In such a scenario, Tesla’s sunk costs will be enormous, as it will have invested billions of dollars into developing a self-driving technology that is simply inferior to that of Waymo’s is terms of safety and reliability. Moreover, the opportunity cost from investing so much time and resources into self-driving technology will also be massive, as Tesla has many other major markets that it could be investing in.
Every dollar that gets invested into developing self-driving is a dollar that could have been spent on its core EV and battery pack manufacturing businesses. Elon Musk has stated that “investment in training compute, gigantic data pipelines and vast video storage will be well over $10B cumulatively this year” when discussing its self-driving efforts. Tesla is clearly staking the company’s future on self-driving.
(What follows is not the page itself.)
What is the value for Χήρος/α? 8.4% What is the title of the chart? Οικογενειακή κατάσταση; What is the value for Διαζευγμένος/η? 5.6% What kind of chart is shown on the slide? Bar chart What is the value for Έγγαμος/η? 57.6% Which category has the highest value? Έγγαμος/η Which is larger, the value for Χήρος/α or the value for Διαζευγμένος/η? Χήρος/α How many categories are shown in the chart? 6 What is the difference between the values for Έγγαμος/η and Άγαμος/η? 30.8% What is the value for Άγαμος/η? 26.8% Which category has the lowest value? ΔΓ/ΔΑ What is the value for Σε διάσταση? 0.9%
If self-driving is mass adopted, overall demand for automobiles will likely decline. After all, many consumers may forego personal vehicle ownership in favor of a cheap self-driving alternative. Given that personal vehicles are incredibly underutilized, overall demand for vehicles will almost certainly decline even if overall miles driven remain the same. If Tesla is unable to truly capitalize on self-driving, it will see demand for its EVs drop as a result of self-driving adoption.
Growing Number of Serious Competitors
Given the enticing economics of self-driving, a growing number of smaller competitors are investing serious amounts of resources into the technology. Companies like Mobileye (MBLY), Cruise, Zoox, Apollo, and Pony.ai are all making serious inroads in advancing their own self-driving technologies. What’s more, many of these companies also have large backers. For instance, Zoox has the backing of Amazon (AMZN) and Apollo has the backing of Baidu (BIDU).
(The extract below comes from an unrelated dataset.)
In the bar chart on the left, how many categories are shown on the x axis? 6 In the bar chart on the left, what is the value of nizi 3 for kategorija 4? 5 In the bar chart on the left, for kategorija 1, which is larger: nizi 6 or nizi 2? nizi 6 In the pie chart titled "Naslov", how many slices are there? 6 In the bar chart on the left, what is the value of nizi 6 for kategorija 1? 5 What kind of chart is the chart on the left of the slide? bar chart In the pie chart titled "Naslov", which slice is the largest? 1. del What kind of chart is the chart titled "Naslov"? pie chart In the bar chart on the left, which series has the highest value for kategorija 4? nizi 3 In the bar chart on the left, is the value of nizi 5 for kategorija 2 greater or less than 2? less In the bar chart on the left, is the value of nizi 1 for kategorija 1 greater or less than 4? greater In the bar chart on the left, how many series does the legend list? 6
Chinese players like Apollo and Pony.AI may find strong footholds in China, but are unlikely to make major inroads in Waymo and Tesla’s markets as a result of geopolitical tensions. Western governments are unlikely to allow millions of Chinese robotaxis to operate in their countries’ streets, which could result in security risks as a result of unauthorized data collection. As such, domestic players like Waymo and Tesla have little to worry about from the major Chinese players.
Cruise, which is backed by General Motors (GM), appeared to be leading the self-driving race at one point. However, the company’s reckless approach has led to numerous incidents that have set the company back in terms of public perception and regulatory approval. Rehabilitating its image and gaining the approval of regulators once more will be incredibly difficult.
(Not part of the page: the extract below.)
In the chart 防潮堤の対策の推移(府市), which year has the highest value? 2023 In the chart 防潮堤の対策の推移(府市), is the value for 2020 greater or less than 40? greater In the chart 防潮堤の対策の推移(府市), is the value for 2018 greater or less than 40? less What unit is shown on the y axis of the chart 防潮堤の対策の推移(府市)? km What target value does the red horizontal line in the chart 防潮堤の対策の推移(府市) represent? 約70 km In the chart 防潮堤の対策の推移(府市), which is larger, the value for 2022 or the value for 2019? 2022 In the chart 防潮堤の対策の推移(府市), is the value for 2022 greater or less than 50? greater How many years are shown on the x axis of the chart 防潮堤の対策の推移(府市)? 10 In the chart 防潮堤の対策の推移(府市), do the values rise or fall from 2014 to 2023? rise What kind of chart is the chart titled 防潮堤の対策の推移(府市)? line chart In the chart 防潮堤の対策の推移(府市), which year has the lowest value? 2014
Amazon’s Zoox may have the biggest chance to legitimately compete with the likes of Waymo, especially given the resources that Amazon can throw at Zoox. Although Zoox is focused more on niche markets like self-driving delivery, the company has the means to take serious market share in the self-driving market. However, Zoox is still far behind Waymo, as it is still largely in the testing stage of its products.
Conclusion
Elon Musk has staked much of Tesla’s future success on the outcome of its full self-driving software. The company plans to invest tens of billions of dollars in compute and training in the coming years, which means that Tesla will essentially be burning cash if the technology does not work out. So far, the technology appears to be far from ready.
Waymo is the only company with a real robotaxi business that is actually growing at an exponential pace. By the time Tesla has a workable self-driving product, Waymo will likely have saturated all the major markets. As a result, Tesla should be valued similarly to most other companies. Even if we assign a relatively generous P/E ratio of 20, this puts Tesla’s valuation at around $230 billion, which is a far cry from its current valuation. Investors should definitely avoid Tesla at its current valuation given all the risks associated with the company.